Il faut étendre dans l’espace d’environ deux années cette peinture des hommes et de la société à mon apparition dans le monde, entre la clôture de la première assemblée de Notables, le 25 mai 1787, et l’ouverture des états généraux, le 5 mai 1789. Pendant ces deux années, mes sœurs et moi nous n’habitâmes constamment ni Paris, ni le même lieu dans Paris. Je vais maintenant rétrograder et ramener mes lecteurs en Bretagne.

Du reste, j’étais toujours affolé de mes illusions; si mes bois me manquaient, les temps passés, au défaut des lieux lointains, m’avaient ouvert une autre solitude. Dans le vieux Paris, dans les enceintes de Saint-Germain-des-Prés, dans les cloîtres des couvents, dans les caveaux de Saint-Denis, dans la Sainte-Chapelle, dans Notre-Dame, dans les petites rues de la Cité, à la porte obscure d’Héloïse, je revoyais mon enchanteresse; mais elle avait pris, sous les arches gothiques et parmi les tombeaux, quelque chose de la mort: elle était pâle, elle me regardait avec des yeux tristes; ce n’était plus que l’ombre ou les mânes du rêve que j’avais aimé.

* * *

Mes différentes résidences en Bretagne, dans les années 1787 et 1788, commencèrent mon éducation politique. On retrouvait dans les états de province le modèle des états généraux: aussi les troubles particuliers qui annoncèrent ceux de la nation éclatèrent-ils dans deux pays d’états, la Bretagne et le Dauphiné.

La transformation qui se développait depuis deux cents ans touchait à son terme: la France passée de la monarchie féodale à la monarchie des états généraux, de la monarchie des états généraux à la monarchie des parlements, de la monarchie des parlements à la monarchie absolue, tendait à la monarchie représentative, à travers la lutte de la magistrature contre la puissance royale.

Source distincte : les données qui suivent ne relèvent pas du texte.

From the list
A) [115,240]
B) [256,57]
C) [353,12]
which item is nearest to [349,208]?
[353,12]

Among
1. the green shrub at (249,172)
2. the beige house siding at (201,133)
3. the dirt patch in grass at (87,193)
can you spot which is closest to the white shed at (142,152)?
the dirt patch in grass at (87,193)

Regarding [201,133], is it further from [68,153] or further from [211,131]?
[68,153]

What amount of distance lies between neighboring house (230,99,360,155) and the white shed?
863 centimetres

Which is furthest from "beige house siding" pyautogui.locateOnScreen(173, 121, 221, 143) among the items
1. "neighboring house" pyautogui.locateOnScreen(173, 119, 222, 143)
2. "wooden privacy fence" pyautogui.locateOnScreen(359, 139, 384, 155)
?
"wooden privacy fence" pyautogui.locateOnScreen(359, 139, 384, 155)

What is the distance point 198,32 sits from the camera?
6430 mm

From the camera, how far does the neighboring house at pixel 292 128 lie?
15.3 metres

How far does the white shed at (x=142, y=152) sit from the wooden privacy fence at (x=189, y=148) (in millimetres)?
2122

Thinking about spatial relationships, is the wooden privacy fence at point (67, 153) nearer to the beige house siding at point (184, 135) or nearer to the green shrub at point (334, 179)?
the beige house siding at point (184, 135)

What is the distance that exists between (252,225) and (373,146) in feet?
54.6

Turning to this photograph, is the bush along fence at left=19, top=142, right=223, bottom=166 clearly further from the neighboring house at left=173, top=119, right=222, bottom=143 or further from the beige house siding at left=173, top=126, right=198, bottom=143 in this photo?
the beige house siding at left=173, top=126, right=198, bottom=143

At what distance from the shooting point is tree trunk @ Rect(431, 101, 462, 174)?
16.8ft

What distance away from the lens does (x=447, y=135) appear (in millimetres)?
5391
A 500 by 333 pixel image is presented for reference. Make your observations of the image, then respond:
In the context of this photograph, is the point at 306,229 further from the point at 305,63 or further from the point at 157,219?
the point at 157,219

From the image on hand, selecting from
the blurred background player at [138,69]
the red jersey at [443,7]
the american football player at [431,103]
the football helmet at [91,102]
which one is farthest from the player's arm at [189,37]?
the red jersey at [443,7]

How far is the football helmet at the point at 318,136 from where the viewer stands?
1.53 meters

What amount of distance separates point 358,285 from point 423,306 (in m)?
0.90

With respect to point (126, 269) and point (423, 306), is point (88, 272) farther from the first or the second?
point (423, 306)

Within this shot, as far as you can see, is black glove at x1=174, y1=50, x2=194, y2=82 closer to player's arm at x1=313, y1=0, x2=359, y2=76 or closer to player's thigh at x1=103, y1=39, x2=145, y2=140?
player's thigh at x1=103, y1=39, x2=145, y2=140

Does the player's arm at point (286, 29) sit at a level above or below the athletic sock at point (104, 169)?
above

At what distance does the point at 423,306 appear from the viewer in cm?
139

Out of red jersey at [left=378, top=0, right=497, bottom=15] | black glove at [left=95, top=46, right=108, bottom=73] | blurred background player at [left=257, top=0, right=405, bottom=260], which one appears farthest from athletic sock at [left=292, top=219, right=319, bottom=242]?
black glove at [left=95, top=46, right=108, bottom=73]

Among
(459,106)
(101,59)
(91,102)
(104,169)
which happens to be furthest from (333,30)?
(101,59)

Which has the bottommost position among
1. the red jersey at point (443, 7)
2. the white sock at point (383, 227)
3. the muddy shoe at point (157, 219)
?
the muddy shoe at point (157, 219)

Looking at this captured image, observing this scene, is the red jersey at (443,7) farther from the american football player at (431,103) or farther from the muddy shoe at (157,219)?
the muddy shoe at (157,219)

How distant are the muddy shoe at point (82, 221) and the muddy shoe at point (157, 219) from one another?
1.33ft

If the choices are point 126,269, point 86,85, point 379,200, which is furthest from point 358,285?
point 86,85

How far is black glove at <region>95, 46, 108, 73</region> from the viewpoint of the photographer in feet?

Le parlement Maupeou, l’établissement des assemblées provinciales, avec le vote par tête, la première et la seconde assemblée des Notables, la Cour plénière, la formation des grands baillages, la réintégration civile des protestants, l’abolition partielle de la torture, celle des corvées, l’égale répartition du payement de l’impôt, étaient des preuves successives de la révolution qui s’opérait. Mais alors on ne voyait pas l’ensemble des faits: chaque événement paraissait un accident isolé. À toutes les périodes historiques, il existe un esprit principe. En ne regardant qu’un point, on n’aperçoit pas les rayons convergeant au centre de tous les autres points; on ne remonte pas jusqu’à l’agent caché qui donne la vie et le mouvement général, comme l’eau ou le feu dans les machines: c’est pourquoi au début des révolutions, tant de personnes croient qu’il suffirait de briser telle roue pour empêcher le torrent de couler ou la vapeur de faire explosion.

Le XVIIIe siècle, siècle d’action intellectuelle, non d’action matérielle, n’aurait pas réussi à changer si promptement les lois, s’il n’eût rencontré son véhicule: les parlements, et notamment le parlement de Paris, devinrent les instruments du système philosophique. Toute opinion meurt impuissante ou frénétique, si elle n’est pas logée dans une assemblée qui la rend pouvoir, la munit d’une volonté, lui attache une langue et des bras. C’est et ce sera toujours par des corps légaux ou illégaux qu’arrivent et arriveront les révolutions.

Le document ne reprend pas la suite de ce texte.